*Task description:* Copy the text of the records below word for word, leaving out the pictures.

*Working data:*
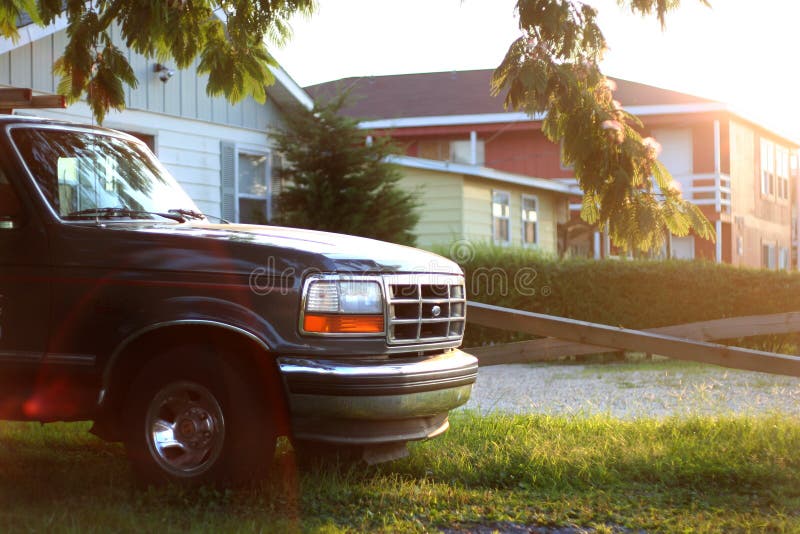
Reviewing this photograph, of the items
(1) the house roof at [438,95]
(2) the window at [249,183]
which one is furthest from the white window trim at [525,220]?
(2) the window at [249,183]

*Response to the task:*
Reviewing this photograph, of the items
(1) the house roof at [438,95]
(2) the window at [249,183]
which one is furthest from the white window trim at [525,220]?
(2) the window at [249,183]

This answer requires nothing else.